● Required work: Look for the word "image" in the entries and copy each line where it appears.

● Data:
———

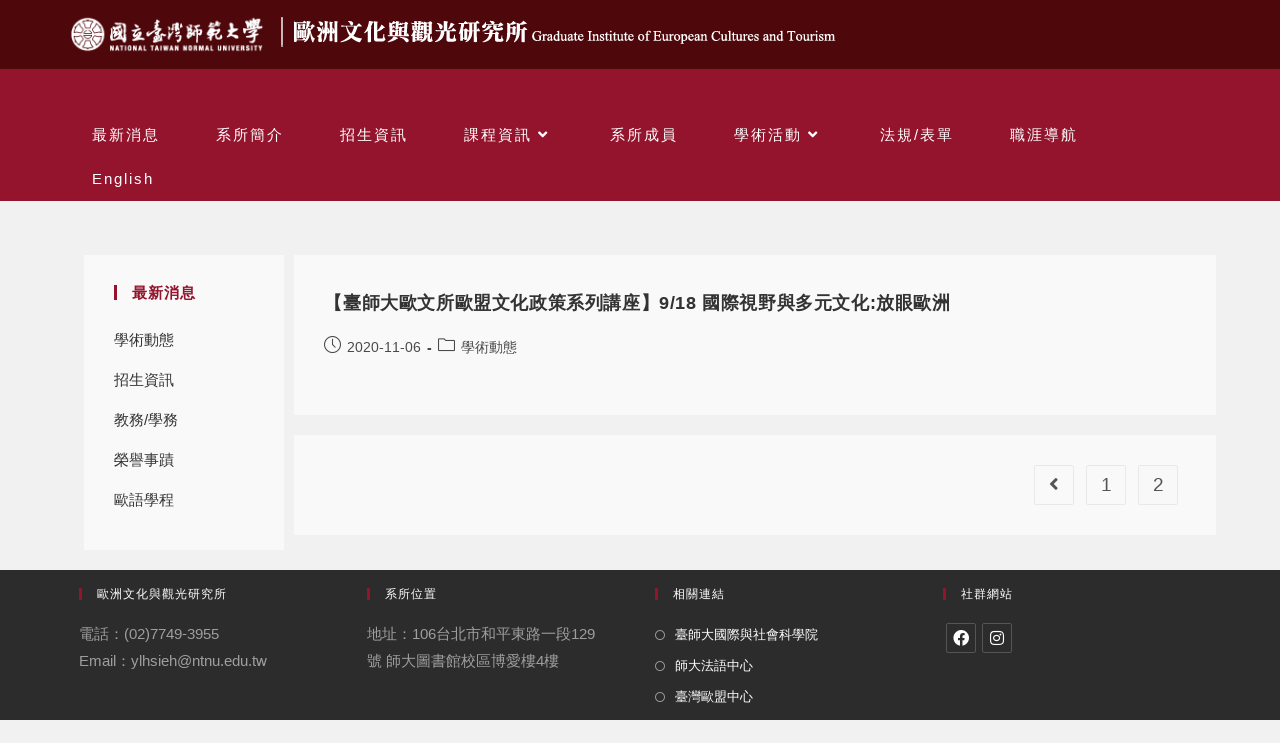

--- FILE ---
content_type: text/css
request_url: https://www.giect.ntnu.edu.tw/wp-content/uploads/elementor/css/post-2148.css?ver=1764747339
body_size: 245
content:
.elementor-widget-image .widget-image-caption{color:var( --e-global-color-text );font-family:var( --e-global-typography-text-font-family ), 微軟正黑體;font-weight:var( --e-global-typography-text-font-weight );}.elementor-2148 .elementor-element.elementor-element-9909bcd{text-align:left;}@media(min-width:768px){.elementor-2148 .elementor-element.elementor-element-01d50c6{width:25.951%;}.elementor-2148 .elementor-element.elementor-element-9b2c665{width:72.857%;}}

———

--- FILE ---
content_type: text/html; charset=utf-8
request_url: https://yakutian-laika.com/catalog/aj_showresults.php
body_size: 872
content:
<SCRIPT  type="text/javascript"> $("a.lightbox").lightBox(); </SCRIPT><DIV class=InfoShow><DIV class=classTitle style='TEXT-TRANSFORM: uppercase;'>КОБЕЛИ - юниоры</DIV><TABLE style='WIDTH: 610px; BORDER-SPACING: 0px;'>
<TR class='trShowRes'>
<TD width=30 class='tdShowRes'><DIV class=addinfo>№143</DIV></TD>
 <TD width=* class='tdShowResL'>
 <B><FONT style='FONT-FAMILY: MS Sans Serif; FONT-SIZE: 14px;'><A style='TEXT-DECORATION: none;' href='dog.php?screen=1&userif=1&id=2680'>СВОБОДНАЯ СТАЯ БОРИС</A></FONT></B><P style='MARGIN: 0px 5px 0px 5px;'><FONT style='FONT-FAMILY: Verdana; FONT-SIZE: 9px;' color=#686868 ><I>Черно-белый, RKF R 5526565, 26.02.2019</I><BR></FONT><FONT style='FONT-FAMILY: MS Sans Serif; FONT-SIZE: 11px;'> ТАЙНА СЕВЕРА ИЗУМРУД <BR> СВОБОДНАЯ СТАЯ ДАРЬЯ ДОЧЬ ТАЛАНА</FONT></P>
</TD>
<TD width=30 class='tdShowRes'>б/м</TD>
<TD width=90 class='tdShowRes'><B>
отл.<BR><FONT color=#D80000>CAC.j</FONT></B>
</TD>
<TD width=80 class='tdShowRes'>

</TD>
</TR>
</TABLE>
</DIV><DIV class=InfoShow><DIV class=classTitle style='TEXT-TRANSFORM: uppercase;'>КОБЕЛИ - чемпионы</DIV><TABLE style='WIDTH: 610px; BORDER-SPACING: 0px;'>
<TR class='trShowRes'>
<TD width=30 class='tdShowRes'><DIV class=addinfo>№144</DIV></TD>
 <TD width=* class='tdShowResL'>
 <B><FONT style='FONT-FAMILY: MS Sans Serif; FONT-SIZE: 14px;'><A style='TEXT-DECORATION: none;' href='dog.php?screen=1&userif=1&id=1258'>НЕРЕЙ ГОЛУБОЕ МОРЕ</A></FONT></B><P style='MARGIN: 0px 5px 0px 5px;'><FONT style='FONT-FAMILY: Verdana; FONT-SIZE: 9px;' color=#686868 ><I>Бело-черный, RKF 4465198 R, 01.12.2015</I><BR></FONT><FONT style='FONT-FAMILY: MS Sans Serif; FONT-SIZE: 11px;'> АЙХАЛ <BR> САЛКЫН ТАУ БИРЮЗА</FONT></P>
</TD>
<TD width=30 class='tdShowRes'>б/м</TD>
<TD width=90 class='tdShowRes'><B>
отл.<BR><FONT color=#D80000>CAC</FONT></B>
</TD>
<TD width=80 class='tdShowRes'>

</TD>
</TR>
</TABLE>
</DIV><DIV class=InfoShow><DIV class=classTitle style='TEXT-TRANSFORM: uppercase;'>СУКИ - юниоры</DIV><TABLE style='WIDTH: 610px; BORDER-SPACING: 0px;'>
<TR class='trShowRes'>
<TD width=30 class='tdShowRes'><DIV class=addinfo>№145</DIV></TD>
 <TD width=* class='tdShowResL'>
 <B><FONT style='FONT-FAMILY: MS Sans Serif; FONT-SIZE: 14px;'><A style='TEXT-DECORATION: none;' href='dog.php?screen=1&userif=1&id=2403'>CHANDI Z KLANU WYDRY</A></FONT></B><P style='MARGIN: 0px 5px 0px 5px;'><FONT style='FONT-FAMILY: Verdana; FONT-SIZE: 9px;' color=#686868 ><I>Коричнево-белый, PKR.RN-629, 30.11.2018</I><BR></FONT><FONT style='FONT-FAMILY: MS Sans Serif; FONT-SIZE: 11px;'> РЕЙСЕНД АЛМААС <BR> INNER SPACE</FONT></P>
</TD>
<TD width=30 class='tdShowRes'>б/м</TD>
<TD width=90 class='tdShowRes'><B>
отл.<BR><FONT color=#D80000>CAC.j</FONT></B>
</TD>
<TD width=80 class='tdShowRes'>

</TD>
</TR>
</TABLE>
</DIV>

———

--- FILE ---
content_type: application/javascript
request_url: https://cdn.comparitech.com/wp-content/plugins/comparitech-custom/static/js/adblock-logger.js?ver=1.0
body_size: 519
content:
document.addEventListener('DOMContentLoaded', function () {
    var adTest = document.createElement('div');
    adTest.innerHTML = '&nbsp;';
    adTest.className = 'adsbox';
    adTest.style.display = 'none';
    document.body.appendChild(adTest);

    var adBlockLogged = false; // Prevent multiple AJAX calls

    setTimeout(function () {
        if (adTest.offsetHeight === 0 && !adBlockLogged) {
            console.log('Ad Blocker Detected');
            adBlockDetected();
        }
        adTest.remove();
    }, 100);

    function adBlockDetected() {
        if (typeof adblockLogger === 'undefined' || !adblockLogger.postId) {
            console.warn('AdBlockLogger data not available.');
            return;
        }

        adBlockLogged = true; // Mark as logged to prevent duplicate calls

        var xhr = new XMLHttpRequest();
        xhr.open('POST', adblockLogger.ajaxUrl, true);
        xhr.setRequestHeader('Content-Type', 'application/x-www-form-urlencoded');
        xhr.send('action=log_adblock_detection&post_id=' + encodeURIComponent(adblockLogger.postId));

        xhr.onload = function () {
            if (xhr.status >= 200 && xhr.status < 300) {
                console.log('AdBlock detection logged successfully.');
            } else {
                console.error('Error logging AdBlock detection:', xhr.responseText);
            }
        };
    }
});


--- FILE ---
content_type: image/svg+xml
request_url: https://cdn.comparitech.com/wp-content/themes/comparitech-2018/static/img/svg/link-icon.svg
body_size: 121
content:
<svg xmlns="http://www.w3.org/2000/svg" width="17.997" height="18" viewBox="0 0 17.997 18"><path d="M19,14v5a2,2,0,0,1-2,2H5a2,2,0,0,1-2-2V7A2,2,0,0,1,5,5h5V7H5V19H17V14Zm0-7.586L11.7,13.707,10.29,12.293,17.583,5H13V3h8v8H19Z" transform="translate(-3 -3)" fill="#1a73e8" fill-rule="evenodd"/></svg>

———

● Exercise output:
.elementor-widget-image .widget-image-caption{color:var( --e-global-color-text );font-family:var( --e-global-typography-text-font-family ), 微軟正黑體;font-weight:var( --e-global-typography-text-font-weight );}.elementor-2148 .elementor-element.elementor-element-9909bcd{text-align:left;}@media(min-width:768px){.elementor-2148 .elementor-element.elementor-element-01d50c6{width:25.951%;}.elementor-2148 .elementor-element.elementor-element-9b2c665{width:72.857%;}}
content_type: image/svg+xml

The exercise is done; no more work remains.